■ **ENTRIES SHOWN**:
^^^^^^^^

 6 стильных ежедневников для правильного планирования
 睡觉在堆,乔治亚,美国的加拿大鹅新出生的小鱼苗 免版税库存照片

^^^^^^^^

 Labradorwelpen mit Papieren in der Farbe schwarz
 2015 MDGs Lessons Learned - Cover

^^^^^^^^

■ **WORK TASK**:
In the material above, locate the line containing "6 стильных ежедневников" and the line containing "睡觉在堆,乔治亚,美国的加拿大鹅新出生的小鱼苗 免版税库存照片". Transcribe exactly those two lines and every line between them, and nothing more.

■ **OUTPUT FOR THIS TASK**:
 6 стильных ежедневников для правильного планирования
 睡觉在堆,乔治亚,美国的加拿大鹅新出生的小鱼苗 免版税库存照片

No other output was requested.